Hedefiniz: Aşağıdaki, kadroya alınmayan işçilerin tepkilerini aktaran haber metnini kaldığı yerden sürdürün.

Hizmet-İş Üyesi Yakup Taşdemir de 19 yıllık emeklerinin boşa gittiğini belirterek şunları söyledi: Üniversite yetkilileri ne bir cevap veriyor ne de açıklama. Hangi kapıya gitsek yüzümüze kapanıyor. Cumhurbaşkanı Erdoğan ve Çalışma Bakanı Sarıeroğlu 'kimse mağdur olmayacak' diyordu. Bu mağduriyet değil mi? Şimdi kredilerimi ödeyemeyeceğim, hapishaneye gireceğim, o zaman vicdanlarınız rahat olacak mı? Keşke kadro vermeselermiş. Benim kredilerimi devlet mi ödeyecek? Sabah kalkıyorum, 'işbaşı yapmayacaksınız' deniyor. Ben devlete güvenmeyeceksem kime güveneceğim? Biz sadece işimizi istiyoruz, hakkımızı istiyoruz. Banka şimdi benden para bekliyor, 3 gün sonra ödeme yapmam gerek.

‘FETÖ’YÜ ONLAR YARATTI’

Çocuğunun, kapatılan okullardan birinde okuduğu için kadroya alınmadığını düşünen Gülnaz Erdalı ise “Hastanede dokuz yıldır çalışıyorum. Çok mağdur durumdayız. Bize söz verdiler kadro için. Keşke sınava almasalardı, 'çıkın' deselerdi de kıdemimiz yanmasaydı. Büyük kızım kapatılan okulların birinde okudu, eğer bu okullar FETÖ’ye aitse bizim suçumuz ne? Oraya göndermemin tek sebebi uygun fiyat ve evime yakın olmasıydı. FETÖ’ydü, neydi bilmiyorum. Onlar yarattı, onlar bitirdi. Bize açıklama yapmadılar, tek şüphelendiğimiz şey bu. Cumhurbaşkanına sesleniyorum, bizi mağdur etmesinler” diyerek tepkisini dile getirdi.

Veri kümesi:
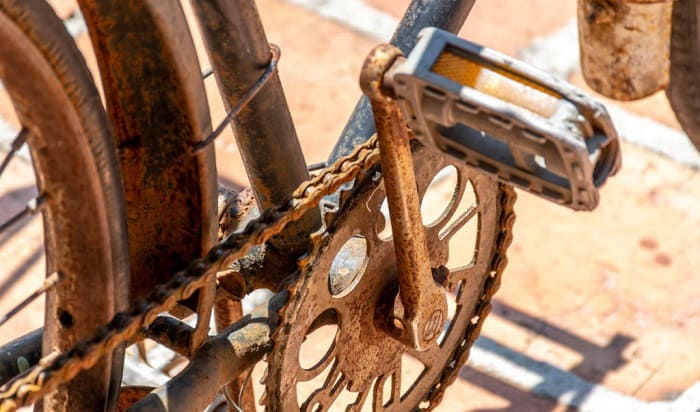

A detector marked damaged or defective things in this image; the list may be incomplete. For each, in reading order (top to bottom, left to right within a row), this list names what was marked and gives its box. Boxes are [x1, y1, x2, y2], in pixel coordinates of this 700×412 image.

rusted metal surface [77, 0, 217, 302]
rusty chain [0, 137, 380, 410]
rusted metal surface [129, 294, 282, 410]
rusted metal surface [191, 0, 322, 258]
rusted metal surface [266, 138, 512, 408]
rusted metal surface [330, 0, 478, 163]
rusted metal surface [360, 45, 448, 352]
rusted metal surface [580, 0, 672, 100]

Alıştırma sonucu:
‘HİÇ KİMSE BİR AÇIKLAMA YAPMIYOR’

Didem Uyan: Arşiv soruşturmaları olduğu söylendi. Yüz kızartıcı suçlar olduğu ileri sürülüyor ama hiçbirimizin işlemiş olduğu suç yok. Açıklama yapılmasını bekliyoruz. Yıllardır alnımızın akıyla çalıştık. Asgari ücret alıyorduk. İş bulmak kolay değil. Tazminat alamayacağımız söylendi. Hükümetin kadro uygulaması hatalarla dolu. İşsizlik kanayan bir yara ve kapatacaklarını söylediler ama daha da yenilerini eklediler.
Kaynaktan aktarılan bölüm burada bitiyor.